Indeed, the act and regulations articulate detailed requirements of such a 'setting' and calls for at least twice yearly inspections by the Early Childhood Commission (ECC), the government body responsible for the supervision and regulation of early childhood institutions.
According to inspection reports posted on the ECC website, while institutions are making great efforts, not one has met the 12 ECC standards that characterise 'developmentally appropriate care, stimulation, education and socialisation' - 1) staffing 2) developmental and educational programmes 3) interactions and relationships with children 4) physical environment 5) indoor and outdoor equipment, furnishing and supplies 6) health 7) nutrition 8) safety 9) child rights, protection and equality 10) interactions with parents and community members 11) administration and 12) finance.
By definition, a 'failure' is the fact of not meeting required standards, but we don't call these institutions failures, we say they haven't met standards.
It is not surprising that institutions don't meet the standards. After all, the sector is severely under-resourced and receives the least amount of support from the Government of any level of education. By law, the ECC can recommend closure for institutions that don't meet standards. That is not a practical solution for the hundreds of thousands of Jamaican children who would have nowhere to go. When we examine the practical implications of not meeting standards, the necessary solution is to provide support for the institutions so that they can meet the standards.
What is the practical implication of not meeting standards? Let us just take one for an example - Standard 2: Developmental and Educational Programme. As per Early Childhood Regulation 18, institutions are mandated to develop a 'daily educational programme plan' completed with 'varied choices in material and equipment'.
According to ECC documents, this standard means that "early childhood institutions have comprehensive programmes designed to meet the language, physical, cognitive, creative, socio-emotional, spiritual, cultural and school readiness needs of children".
In plain English, this standard speaks to the heart of what we expect schools to provide - knowledge and development. Yet, the inspection reports tell us that institutions are not meeting this standard. These institutions may not be 'failing', but the implication of not meeting standards is that children themselves could actually fail.
Let us take just one indicator of Standard 2: learning resources. Inspection reports commonly state: "there is not enough material available for the development of fine and gross motor skills" and require classrooms to be equipped with "more and varied types of books", "developmentally appropriate toys", "materials for fine motor skill-development activities" and "a variety of equipment for the development of the children's gross motor skills". Simply put, children do not have access to the specific developmental resources they need.
What are appropriate materials? The ECC has identified 13 items critical to gross and fine motor development, as well as literacy, numeracy and socialisation: books, crayons, balls, blocks, paper, puppets, play dough, scissors, puzzles, glue sticks, paint, paintbrushes and manipulatives. These are the items that the campaign, Crayons Count!, seeks to provide to every early childhood institution across Jamaica.

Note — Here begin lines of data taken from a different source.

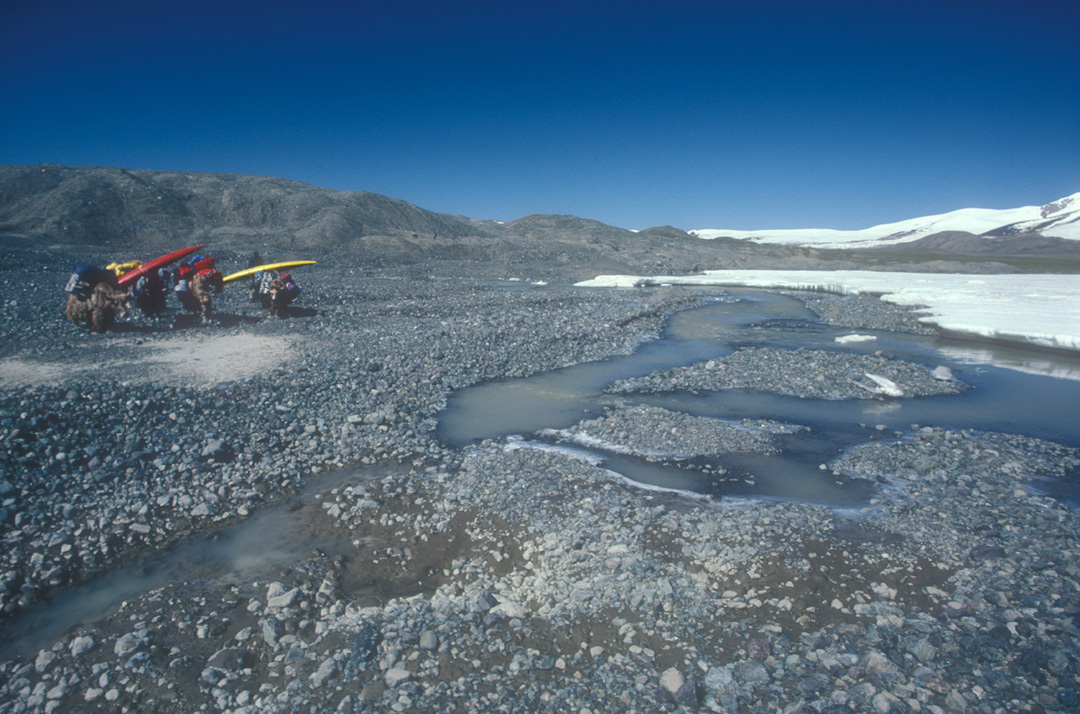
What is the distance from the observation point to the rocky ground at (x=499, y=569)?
3785mm

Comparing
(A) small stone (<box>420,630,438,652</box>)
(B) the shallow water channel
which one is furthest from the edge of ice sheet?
(A) small stone (<box>420,630,438,652</box>)

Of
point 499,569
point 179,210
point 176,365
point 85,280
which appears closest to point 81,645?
point 499,569

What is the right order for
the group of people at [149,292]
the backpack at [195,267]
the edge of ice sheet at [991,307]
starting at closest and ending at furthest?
the group of people at [149,292], the backpack at [195,267], the edge of ice sheet at [991,307]

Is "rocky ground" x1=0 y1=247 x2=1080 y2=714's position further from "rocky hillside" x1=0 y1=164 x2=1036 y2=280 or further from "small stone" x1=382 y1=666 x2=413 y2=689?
"rocky hillside" x1=0 y1=164 x2=1036 y2=280

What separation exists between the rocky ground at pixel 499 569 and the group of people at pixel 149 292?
13.0 ft

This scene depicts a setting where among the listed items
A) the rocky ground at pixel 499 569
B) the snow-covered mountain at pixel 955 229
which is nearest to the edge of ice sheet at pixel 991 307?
the rocky ground at pixel 499 569

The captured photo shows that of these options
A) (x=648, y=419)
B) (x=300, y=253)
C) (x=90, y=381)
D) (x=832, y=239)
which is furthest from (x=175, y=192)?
(x=832, y=239)

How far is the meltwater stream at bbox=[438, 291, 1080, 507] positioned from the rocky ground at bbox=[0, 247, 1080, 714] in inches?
18.9

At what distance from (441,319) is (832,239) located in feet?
576

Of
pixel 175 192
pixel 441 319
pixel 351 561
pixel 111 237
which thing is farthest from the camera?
pixel 175 192

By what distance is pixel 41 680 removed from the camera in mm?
3838

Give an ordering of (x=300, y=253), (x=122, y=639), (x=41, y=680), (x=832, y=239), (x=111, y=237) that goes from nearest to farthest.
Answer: (x=41, y=680) → (x=122, y=639) → (x=300, y=253) → (x=111, y=237) → (x=832, y=239)

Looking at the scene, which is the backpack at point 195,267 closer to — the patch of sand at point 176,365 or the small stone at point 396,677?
the patch of sand at point 176,365

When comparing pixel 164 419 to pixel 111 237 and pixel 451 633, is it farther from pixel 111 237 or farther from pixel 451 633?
→ pixel 111 237
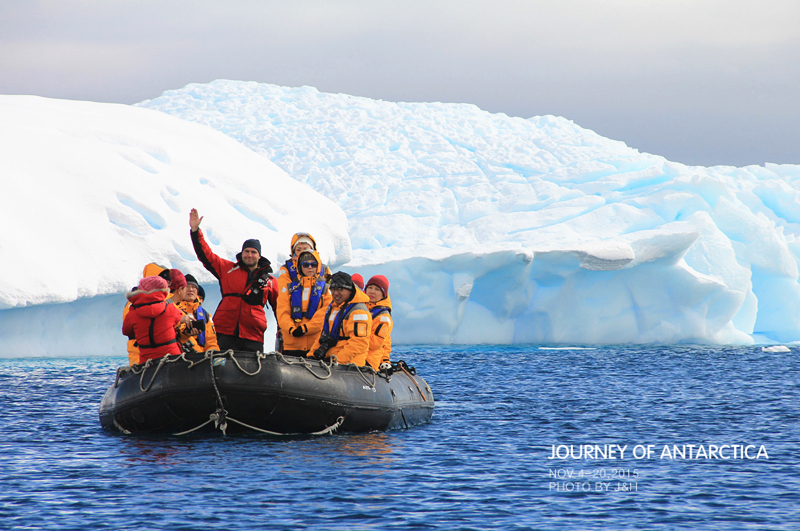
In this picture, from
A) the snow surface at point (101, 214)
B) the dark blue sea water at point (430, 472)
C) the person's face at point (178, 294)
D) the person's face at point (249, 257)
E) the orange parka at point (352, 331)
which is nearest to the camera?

Why are these resources so important? Books build literacy and vocabulary skills, as well as decision-making and problem-solving skills. Blocks build understanding of physical space and hand-eye coordination while building math and science concepts such as shape, size, length, symmetry, gravity, balance and cause and effect. Puzzles and manipulatives also promote hand-eye coordination while building critical thinking and problem-solving skills. Puppets help children to learn lifelessons, manners and values.
Throwing, catching, rolling and kicking balls are essential physical activities that promote health and encourage teamwork while developing gross motor skills. Crayons, scissors, glue sticks, paints, paintbrushes and play dough are critical arts and crafts items that help with fine motor skills development and mental development.

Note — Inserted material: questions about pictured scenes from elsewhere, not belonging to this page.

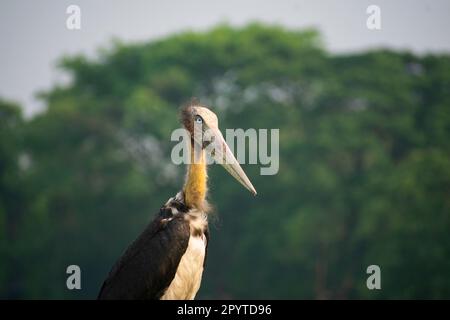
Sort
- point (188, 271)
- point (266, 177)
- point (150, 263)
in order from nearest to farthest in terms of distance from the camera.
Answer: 1. point (150, 263)
2. point (188, 271)
3. point (266, 177)

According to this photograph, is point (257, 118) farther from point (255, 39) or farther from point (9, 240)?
point (9, 240)

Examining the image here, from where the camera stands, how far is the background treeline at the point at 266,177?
141 ft

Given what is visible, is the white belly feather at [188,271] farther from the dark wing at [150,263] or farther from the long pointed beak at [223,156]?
the long pointed beak at [223,156]

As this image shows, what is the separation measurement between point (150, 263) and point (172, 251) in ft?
0.90

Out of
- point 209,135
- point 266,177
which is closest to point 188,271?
point 209,135

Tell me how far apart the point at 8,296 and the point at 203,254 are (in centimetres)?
4289

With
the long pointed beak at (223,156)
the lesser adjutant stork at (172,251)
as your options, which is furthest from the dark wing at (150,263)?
the long pointed beak at (223,156)

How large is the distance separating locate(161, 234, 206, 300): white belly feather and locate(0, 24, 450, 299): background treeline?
2891cm

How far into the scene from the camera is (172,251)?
A: 33.5ft

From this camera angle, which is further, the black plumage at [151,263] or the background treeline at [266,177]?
the background treeline at [266,177]

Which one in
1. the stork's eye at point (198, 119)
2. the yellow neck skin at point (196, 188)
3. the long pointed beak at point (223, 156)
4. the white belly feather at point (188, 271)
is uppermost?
the stork's eye at point (198, 119)

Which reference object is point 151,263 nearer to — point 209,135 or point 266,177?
point 209,135

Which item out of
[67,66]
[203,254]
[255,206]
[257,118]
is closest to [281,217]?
[255,206]

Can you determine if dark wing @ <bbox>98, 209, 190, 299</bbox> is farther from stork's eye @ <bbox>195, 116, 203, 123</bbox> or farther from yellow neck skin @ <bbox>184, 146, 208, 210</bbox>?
stork's eye @ <bbox>195, 116, 203, 123</bbox>
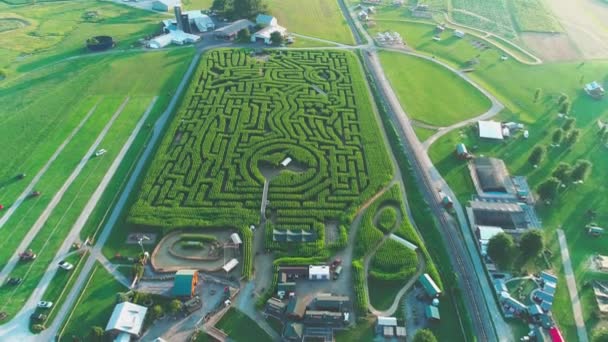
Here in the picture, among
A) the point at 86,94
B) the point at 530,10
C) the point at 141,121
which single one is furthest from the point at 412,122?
the point at 530,10

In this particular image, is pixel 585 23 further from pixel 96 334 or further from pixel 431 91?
pixel 96 334

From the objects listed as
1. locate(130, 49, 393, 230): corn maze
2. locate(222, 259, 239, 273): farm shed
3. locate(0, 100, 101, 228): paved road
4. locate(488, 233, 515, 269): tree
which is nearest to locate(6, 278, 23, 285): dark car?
locate(0, 100, 101, 228): paved road

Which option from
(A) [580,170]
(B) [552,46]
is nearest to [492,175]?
(A) [580,170]

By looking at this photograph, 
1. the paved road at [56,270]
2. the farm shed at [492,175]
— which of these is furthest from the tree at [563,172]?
the paved road at [56,270]

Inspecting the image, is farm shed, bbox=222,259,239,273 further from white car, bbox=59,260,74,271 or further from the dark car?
the dark car

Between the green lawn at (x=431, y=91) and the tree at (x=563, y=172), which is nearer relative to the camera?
the tree at (x=563, y=172)

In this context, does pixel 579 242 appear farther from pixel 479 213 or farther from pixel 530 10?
pixel 530 10

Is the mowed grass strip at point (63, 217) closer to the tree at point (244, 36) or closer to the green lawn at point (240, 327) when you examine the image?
the green lawn at point (240, 327)
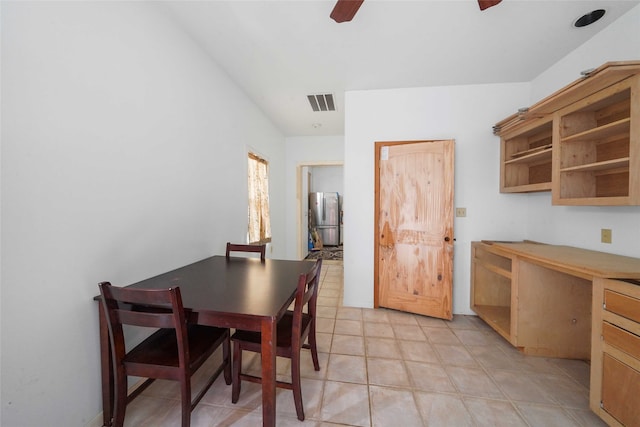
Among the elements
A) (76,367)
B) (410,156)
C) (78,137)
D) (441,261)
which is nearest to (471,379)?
(441,261)

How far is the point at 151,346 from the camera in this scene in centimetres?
129

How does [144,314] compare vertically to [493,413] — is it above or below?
above

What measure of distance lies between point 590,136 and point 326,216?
590 cm

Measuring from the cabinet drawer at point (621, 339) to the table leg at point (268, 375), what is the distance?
1.80 m

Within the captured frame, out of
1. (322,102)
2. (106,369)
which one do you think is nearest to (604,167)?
(322,102)

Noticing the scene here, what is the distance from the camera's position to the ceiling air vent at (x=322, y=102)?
308 cm

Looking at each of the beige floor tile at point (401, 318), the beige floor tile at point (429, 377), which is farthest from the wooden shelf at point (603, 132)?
the beige floor tile at point (401, 318)

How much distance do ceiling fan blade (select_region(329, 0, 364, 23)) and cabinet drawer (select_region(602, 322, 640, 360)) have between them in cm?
236

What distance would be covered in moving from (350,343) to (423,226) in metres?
1.46

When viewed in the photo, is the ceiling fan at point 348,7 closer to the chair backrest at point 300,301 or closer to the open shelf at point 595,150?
the open shelf at point 595,150

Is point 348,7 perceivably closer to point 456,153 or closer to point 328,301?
point 456,153

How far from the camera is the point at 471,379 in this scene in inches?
66.9

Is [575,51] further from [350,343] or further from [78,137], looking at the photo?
[78,137]

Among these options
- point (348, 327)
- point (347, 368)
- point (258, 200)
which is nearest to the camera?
point (347, 368)
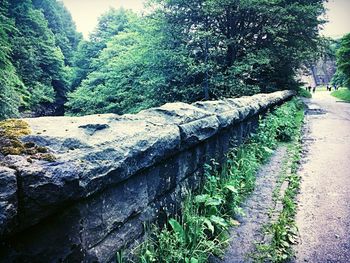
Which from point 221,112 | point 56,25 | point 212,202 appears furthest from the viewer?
point 56,25

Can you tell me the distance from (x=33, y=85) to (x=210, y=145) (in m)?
27.4

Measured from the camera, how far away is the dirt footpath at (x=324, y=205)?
325 centimetres

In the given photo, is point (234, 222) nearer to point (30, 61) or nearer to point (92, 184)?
point (92, 184)

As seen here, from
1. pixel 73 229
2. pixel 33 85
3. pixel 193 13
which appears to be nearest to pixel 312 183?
pixel 73 229

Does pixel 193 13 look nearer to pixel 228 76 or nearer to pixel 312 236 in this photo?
pixel 228 76

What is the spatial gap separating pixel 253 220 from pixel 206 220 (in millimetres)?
1086

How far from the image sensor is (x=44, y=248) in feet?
4.88

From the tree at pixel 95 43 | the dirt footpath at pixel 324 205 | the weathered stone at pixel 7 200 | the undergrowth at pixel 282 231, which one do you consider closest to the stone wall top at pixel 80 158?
the weathered stone at pixel 7 200

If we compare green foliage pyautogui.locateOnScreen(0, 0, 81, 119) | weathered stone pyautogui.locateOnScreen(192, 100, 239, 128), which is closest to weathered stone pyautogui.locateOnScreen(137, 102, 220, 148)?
weathered stone pyautogui.locateOnScreen(192, 100, 239, 128)

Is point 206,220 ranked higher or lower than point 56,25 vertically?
lower

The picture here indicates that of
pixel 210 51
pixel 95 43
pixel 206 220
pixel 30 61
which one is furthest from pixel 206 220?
pixel 95 43

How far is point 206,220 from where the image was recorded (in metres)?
2.85

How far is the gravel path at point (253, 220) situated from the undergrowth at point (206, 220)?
0.09 m

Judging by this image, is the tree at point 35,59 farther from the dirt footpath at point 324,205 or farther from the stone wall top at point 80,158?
the stone wall top at point 80,158
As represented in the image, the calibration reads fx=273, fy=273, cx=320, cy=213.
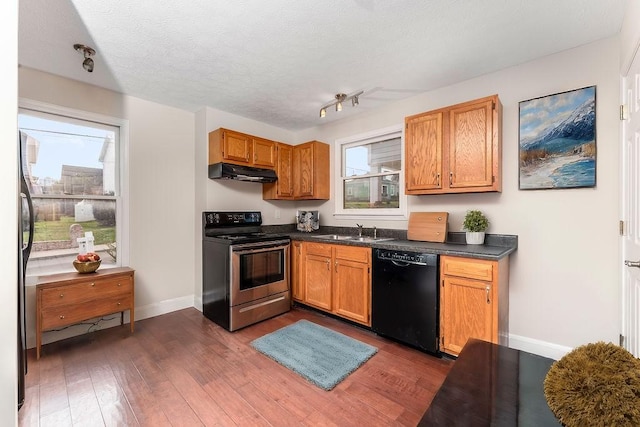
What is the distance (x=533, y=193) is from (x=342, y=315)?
2185 mm

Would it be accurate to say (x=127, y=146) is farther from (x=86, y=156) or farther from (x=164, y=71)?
(x=164, y=71)

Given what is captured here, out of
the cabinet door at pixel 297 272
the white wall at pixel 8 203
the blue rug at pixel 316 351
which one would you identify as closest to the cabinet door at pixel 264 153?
the cabinet door at pixel 297 272

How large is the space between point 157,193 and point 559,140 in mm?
4150

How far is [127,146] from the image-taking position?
3125 mm

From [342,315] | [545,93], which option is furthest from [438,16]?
[342,315]

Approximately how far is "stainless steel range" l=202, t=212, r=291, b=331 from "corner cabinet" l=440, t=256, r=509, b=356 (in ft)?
6.19

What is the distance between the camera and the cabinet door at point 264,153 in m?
3.64

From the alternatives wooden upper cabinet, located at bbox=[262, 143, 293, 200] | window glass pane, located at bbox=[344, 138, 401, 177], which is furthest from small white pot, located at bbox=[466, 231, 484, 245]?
wooden upper cabinet, located at bbox=[262, 143, 293, 200]

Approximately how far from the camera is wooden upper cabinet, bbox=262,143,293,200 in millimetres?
3946

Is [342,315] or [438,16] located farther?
[342,315]

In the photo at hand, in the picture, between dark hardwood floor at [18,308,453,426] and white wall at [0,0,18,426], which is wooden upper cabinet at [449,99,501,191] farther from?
white wall at [0,0,18,426]

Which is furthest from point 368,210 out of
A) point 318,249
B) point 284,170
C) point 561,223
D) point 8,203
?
point 8,203

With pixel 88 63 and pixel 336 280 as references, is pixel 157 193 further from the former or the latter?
pixel 336 280

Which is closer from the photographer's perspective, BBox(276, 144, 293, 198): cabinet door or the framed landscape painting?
the framed landscape painting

Creativity and imagination
They foster creativity and imagination in children who are actively engaging their minds and building self-esteem and confidence. They provide an emotional release for children to express ideas or experiences they haven't yet developed the language skills for. They encourage sharing and social skills. Crayons are so special that they help children develop the pencil grip necessary for writing, while allowing for self-expression.
The research is clear: children who get good care, are highly socialised and receive quality stimulation during the early years are healthier, get along better with others and do better in pre-school, primary and high school and later in life.

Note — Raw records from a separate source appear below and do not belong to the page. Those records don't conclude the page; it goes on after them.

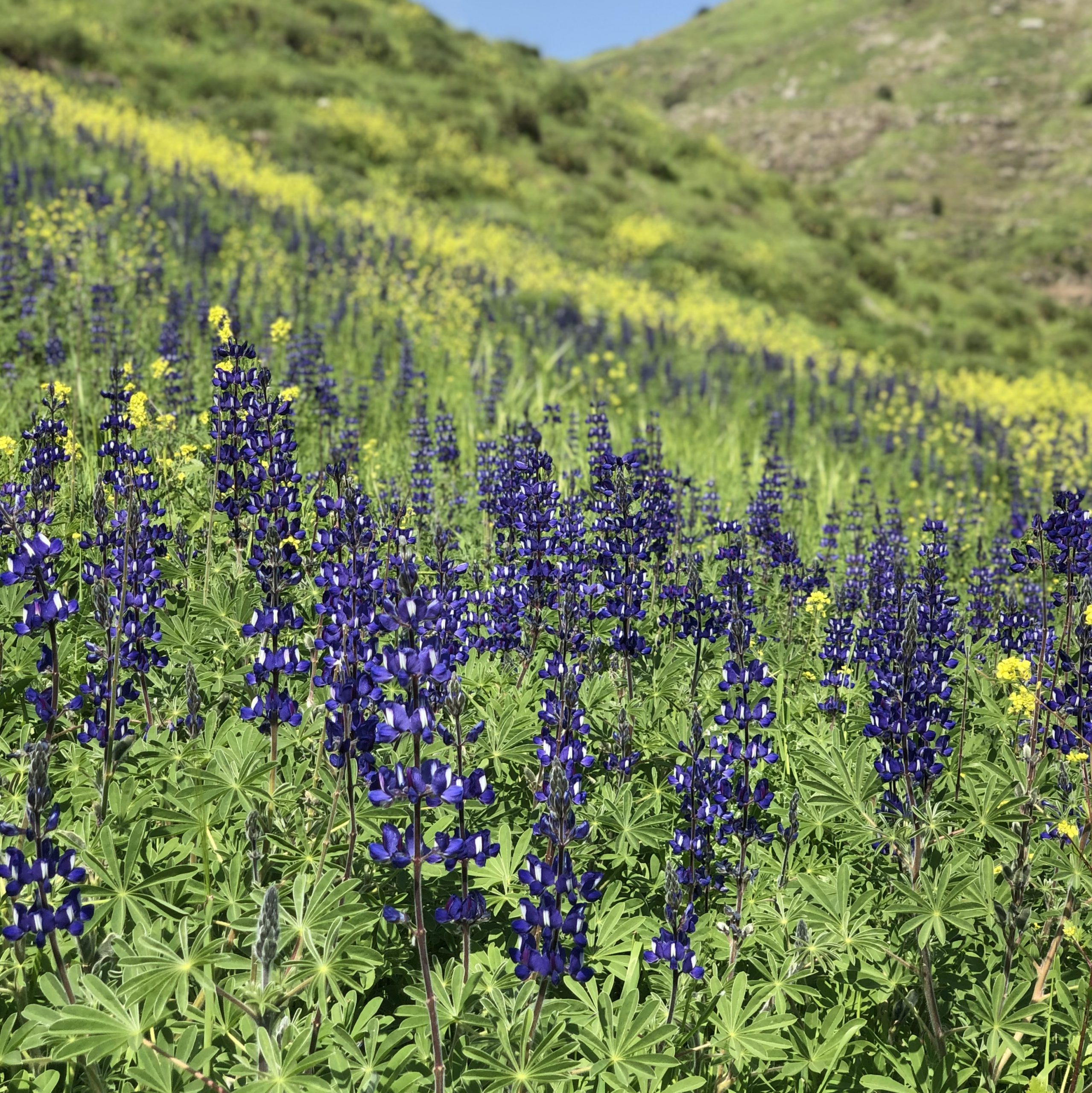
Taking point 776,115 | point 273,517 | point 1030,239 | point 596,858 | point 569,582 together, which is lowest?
point 596,858

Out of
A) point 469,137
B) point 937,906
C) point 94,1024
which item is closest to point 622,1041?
point 937,906

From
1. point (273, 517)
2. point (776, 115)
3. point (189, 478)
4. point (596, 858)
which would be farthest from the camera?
point (776, 115)

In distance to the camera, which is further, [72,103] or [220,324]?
[72,103]

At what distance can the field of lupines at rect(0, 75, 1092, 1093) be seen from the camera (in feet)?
5.49

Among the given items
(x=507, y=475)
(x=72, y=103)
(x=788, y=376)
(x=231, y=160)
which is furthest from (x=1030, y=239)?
(x=507, y=475)

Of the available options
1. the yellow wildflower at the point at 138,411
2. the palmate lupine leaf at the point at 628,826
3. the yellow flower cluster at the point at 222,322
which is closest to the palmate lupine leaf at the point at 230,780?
the palmate lupine leaf at the point at 628,826

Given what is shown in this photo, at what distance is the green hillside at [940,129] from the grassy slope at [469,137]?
2.81m

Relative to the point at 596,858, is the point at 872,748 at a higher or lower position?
higher

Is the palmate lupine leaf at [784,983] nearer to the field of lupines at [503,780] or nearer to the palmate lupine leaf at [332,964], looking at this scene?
the field of lupines at [503,780]

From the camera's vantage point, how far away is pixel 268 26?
970 inches

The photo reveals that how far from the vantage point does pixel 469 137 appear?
22.5 metres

In the most critical formative years of a child's life, the lack of access to appropriate learning material and stimulation impedes development and makes children unprepared to learn when they arrive at primary schools.
Unless critical interventions are made to support early childhood institutions, these inspection reports will always report inability to make standards which, in reality, means that our children are not being adequately prepared to avoid failure.